比较两个大文件 [英] Comparing two large files
问题描述
我需要编写一个程序,将写入文件两个文件之间的差异。 该方案已通过超过13.464.448线600 MB的文件循环,检查是否有返回的grep在另一个文件真实,然后将结果写到另一个文件。 我写了一个快速测试大约1.000.000记录,花了一个多小时,所以我猜这个方法可能需要9+小时。
I need to write a program that will write to a file the difference between two files. The program has to loop through a 600 MB file with over 13.464.448 lines, check if a grep returns true on another file and then write the result onto another file. I wrote a quick test with about 1.000.000 records and it took over an hour, so i'm guessing this approach could take 9+ hours.
你有关于如何使这个更快的任何建议?任何特定的语言,我应该使用?我打算做在bash或蟒蛇。
Do you have any recommendations on how to make this faster? Any particular language i should use? I was planning on doing it in bash or python.
感谢很多提前。
:对不起,我说的两个文件之间的差异我并不意味着差异。结果文件是在一个不同的格式。
: Sorry, when i say difference between two files i did not mean a diff. The result file is in a different format.
的逻辑是有点这样的:
文件中有297.599线 文件B拥有超过13万行
File A has 297.599 lines File B has over 13 million lines
我选择将当前行从文件中读取,用grep显示它文件B上,如果该行是present在文件B,我将其写入结果文件。顺便说一句,文件和文件B具有不同的格式。结果文件将有文件的格式。

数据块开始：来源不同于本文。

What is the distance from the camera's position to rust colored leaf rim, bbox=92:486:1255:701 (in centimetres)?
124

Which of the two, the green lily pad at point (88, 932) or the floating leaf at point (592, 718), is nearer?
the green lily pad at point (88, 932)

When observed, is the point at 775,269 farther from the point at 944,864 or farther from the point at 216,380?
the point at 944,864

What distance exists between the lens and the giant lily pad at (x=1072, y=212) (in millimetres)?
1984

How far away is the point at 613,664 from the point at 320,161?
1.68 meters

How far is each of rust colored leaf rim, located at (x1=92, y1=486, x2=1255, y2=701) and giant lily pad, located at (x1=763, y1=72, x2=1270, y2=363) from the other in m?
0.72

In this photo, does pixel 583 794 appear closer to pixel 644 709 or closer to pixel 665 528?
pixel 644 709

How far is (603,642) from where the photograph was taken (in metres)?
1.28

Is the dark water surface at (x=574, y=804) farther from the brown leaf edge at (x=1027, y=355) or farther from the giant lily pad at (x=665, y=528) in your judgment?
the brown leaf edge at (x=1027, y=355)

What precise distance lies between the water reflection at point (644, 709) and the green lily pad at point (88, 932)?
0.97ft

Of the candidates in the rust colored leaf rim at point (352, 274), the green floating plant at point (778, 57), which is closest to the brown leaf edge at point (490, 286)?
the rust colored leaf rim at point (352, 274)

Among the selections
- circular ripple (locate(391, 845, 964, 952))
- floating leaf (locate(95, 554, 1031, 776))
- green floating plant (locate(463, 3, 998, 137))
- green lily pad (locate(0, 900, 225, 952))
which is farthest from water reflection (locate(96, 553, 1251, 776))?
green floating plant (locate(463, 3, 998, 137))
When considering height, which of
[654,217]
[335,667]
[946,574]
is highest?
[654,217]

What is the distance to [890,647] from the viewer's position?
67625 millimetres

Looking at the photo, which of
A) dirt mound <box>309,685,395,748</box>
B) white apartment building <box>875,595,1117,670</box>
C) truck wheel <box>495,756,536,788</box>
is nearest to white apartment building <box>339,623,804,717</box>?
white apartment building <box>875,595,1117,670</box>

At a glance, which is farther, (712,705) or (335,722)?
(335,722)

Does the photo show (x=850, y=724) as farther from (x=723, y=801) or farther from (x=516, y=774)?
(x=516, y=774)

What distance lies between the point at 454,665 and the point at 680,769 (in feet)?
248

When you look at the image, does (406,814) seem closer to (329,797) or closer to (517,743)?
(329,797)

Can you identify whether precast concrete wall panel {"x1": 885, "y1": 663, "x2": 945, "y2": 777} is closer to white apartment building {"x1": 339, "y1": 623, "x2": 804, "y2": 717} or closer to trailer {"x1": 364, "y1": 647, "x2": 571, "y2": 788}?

I pick the current line being read from FILE A, grep it on FILE B, and if the line is present in File B i will write it to the result file. By the way, File A and File B have different formats. Result file will have the format of File A.
:我被要求在工作中创造一个bash解决方案,非常让我们不必对所有这一切都运行在机器上安装python
: I was asked at work to create a bash solution ideally so that we don't have to install python on all the machines this has to run on.
这是我的个当前实现:
#!/bin/bash
LAST_TTP=`ls -ltr TTP_*.txt | tail -1 | awk '{ print $9 }'`
LAST_EXP=`ls -ltr *.SSMT | tail -1 | awk '{ print $9 }'`
while read -r line; do
MATCH="$(grep $line $LAST_EXP)"
echo "line: $line, match: $MATCH"
# if not empty
if [ ! -z "$MATCH" ]
then
echo $MATCH >> result
fi
done < $LAST_TTP
这bash的方法是采取10小时才能完成。你有任何建议,如何使它在bash更有效率?
This bash approach is taking over 10 hours to complete. Do you have any suggestions on how to make it more efficient in bash?
感谢很多提前!
推荐答案
您很可能在寻找一个列表,而不是一组,导致O(N²)的性能。尝试:
You're probably looking in a list instead of a set, leading to an O(n²) performance. Try:
with open('b') as b:
blines = set(b)
with open('a') as a:
with open('result', 'w') as result:
for line in a:
if line not in blines:
result.write(line)
假设均匀长(而不是超长线),这个实现的性能是 O(| A | + | B |)
(摊销,由于< A HREF =http://wiki.python.org/moin/TimeComplexity#set相对=nofollow> Pyton的设置
是非常快)。的存储器需求是在 O(| B |)。
,而是用一个因子显著大于1
Assuming uniformly long (and not overly long lines), the performance of this implementation is in O(|A| + |B|)
(amortized, due to Pyton's set
being extremely fast). The memory demand is in O(|B|)
, but with a factor significantly greater than 1.
如果在输出线的顺序并不重要,你也可以两个文件进行排序,然后比较他们行由行。这将在 0的顺序性能(| A |登录| A | + B日志| B |)
。内存需求将在 O(| A | + | B |)
,以上precisely, | A |
+ | B |
If the order of lines in the output does not matter, you can also sort both files and then compare them line-by-line. This will have a performance in the order of O(|A| log |A| + B log |B|)
. The memory demand will be in O(|A|+|B|)
, or more precisely, |A|
+ |B|
.
这篇关于比较两个大文件的文章就介绍到这了,希望我们推荐的答案对大家有所帮助,也希望大家多多支持IT屋!